SUPREME COURT HOLDS THAT ANTI-INJUCTION ACT CANNOT BE USED TO ENJOIN STATE COURT CLASS ACTION

Published on: 6/17/2011
Ryan Finn

On Thursday, June 16, 2011, the U.S. Supreme Court handed down its decision in Smith v. Bayer Corp.  The principal issue before the Court was whether a Federal District Court decision denying class certification could be used as the basis for an injunction against a state court proceeding seeking to certify the same class of personal injury plaintiffs.  The Court’s answer:  No.

The case involves Bayer’s cholesterol lowering drug Baycol.  In August 2001, plaintiff George McCollins brought suit in West Virginia state court, alleging that Baycol was defective.  Plaintiff McCollins asked the state court to certify a class of all West Virginians that had purchased the product.  The McCollins suit was subsequently removed to federal court.

Approximately one month later the Smith case was filed in West Virginia state court, alleging that Baycol was a defective product, and asking the state court to certify a class of all West Virginians that had purchased the product.

In 2008, the federal court judge issued a decision denying class certification in the McCollins case.  Bayer promptly moved to enjoin further proceedings in the Smith case, arguing that the proposed class in the Smith case was identical to the one the federal court had just rejected.  Bayer argued that the injunction was necessary to protect its judgment in the McCollins case, and therefore, the injunction did not offend the federal Anti-injunction Act.  The District Court agreed with Bayer, holding that the injunction fit within the “relitigation exception” to the Anti-Injunction Act.  On appeal, the Eighth Circuit affirmed.

In a strongly worded decision written by Justice Kagen, the Supreme Court has reversed the lower courts, holding that  the West Virginia state court should decide whether the Smith class should be certified.  The court emphasized that the relitigation exception is limited to those “rare” occasions where the prior federal adjudication clearly precludes a state court decision.   In the ordinary case, the issue of preclusion will be decided by the state court.  If there are “any doubts” then the federal court should refrain from issuing an injunction. 

This case, says the Supreme Court, is not even close.  First, the relitigation exception to the Anti-Injunction Act does not apply to this case because the federal courts and state courts apply different legal tests to decide the certification issue.  Therefore,  the “issue” of whether the state court should certify the class action “has not yet been litigated” so the relitigation exception is not applicable.

The Supreme Court also held that the Smith plaintiffs were not bound by the McCollins decision because neither a proposed class action nor a rejected class action may bind nonparties. 

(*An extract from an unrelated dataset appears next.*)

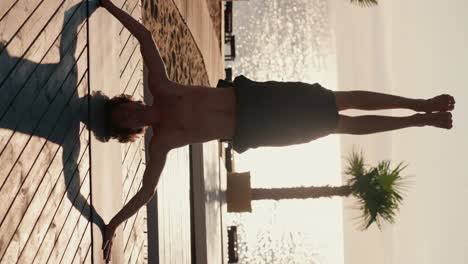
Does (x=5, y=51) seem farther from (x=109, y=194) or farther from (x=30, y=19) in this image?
(x=109, y=194)

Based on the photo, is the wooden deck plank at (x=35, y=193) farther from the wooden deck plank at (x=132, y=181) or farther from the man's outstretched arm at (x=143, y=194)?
the wooden deck plank at (x=132, y=181)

The Supreme Court acknowledged the policy concerns raised by Bayer, namely, that class action lawyers can abuse the system by repeatedly attempting to re-litigate issues of class certification.  However, the Supreme Court stated that principles of stare decisis and comity are enough to protect against such litigation abuses.  The Court also noted that changes made by the Class Action Fairness Act of 2005 (“CAFA”), which make it easier to remove class action cases with minimal diversity, should mitigate such abuses.

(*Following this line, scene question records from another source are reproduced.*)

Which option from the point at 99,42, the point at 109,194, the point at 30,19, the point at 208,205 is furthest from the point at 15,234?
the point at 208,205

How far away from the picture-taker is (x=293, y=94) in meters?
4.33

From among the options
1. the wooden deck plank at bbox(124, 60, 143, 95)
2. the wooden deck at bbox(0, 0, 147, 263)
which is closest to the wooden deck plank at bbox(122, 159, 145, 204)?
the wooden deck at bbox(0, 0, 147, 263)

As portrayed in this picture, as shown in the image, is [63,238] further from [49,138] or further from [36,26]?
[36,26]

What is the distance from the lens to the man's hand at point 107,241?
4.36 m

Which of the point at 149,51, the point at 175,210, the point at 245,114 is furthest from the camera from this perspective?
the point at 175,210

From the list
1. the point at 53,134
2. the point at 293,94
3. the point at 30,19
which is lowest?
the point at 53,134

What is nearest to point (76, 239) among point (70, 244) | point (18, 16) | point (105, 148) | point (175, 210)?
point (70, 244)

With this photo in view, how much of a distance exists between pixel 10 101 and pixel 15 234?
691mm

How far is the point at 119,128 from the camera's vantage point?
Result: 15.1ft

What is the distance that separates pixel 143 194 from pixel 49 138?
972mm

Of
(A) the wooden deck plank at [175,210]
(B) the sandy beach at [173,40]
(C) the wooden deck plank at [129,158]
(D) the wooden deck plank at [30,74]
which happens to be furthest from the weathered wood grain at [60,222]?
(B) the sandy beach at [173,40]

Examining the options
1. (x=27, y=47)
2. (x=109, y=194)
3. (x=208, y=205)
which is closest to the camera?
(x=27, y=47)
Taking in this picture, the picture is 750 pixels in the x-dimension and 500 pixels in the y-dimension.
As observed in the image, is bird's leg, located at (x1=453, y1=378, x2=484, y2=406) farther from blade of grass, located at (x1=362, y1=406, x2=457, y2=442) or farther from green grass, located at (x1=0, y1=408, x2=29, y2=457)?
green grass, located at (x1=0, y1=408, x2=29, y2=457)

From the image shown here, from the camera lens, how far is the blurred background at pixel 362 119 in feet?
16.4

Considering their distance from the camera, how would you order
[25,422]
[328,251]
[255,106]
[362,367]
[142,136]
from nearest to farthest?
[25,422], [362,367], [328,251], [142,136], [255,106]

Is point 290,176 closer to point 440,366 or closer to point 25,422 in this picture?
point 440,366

Businesses are forced to spend millions of dollars defending against class action suits.  In most cases, the issue of class certification is not decided until after expensive discovery on the class certification issue is complete.  Businesses fight to avoid class certification with the expectation that the issue, once decided, is final.  Unfortunately, today’s decision by the Supreme Court takes away any certainty for businesses.  A business that successfully defeats class certification in one court will undoubtedly face additional suits, in other courts. 

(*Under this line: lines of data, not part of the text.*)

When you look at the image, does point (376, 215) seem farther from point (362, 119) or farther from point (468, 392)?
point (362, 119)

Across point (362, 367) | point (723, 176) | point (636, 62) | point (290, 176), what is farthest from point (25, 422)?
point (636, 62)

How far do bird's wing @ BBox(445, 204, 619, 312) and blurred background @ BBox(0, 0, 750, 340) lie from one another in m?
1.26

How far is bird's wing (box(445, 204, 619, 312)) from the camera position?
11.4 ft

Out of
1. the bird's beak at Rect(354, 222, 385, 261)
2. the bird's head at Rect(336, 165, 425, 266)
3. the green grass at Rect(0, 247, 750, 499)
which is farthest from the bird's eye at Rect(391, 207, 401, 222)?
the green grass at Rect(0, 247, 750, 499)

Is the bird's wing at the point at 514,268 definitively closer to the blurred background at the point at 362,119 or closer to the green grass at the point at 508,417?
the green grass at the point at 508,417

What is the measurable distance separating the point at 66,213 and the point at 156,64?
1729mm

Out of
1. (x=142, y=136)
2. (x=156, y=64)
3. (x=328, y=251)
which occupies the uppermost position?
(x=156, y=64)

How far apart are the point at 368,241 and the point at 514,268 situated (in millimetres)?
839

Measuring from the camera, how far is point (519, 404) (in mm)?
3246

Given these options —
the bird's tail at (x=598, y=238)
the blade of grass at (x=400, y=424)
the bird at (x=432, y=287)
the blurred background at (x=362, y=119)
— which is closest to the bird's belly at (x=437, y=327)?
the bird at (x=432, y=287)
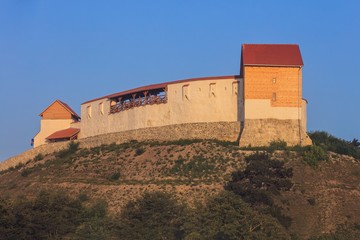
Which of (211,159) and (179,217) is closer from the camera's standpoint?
(179,217)

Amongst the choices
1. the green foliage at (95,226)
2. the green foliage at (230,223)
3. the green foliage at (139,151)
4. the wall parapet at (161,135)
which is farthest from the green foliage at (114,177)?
the green foliage at (230,223)

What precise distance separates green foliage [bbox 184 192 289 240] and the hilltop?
607cm

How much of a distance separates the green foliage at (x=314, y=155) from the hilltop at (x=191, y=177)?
0.19 meters

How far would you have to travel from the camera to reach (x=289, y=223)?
202ft

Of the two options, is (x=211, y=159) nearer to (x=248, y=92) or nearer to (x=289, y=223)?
(x=248, y=92)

Moreover, although the specific issue in Smith v. Bayer Corp. dealt with the power of a federal court enjoining a state court proceeding, today’s decision, and in particular the Court’s holding that denial of a class certification is without preclusive effect on nonparties, will inevitably be used by enterprising class action lawyers to bring “copy cat” class action suits in state and federal court.  Contrary to the Supreme Court’s determination, these “near frivolous” tactics of some class action plaintiffs simply cannot be mitigated or eliminated by relying upon principles of stare decisis, comity, or CAFA.  See Thorogood v. Sears, Roebuck & Co., 624 F.3d 842 (7th Cir.  2010).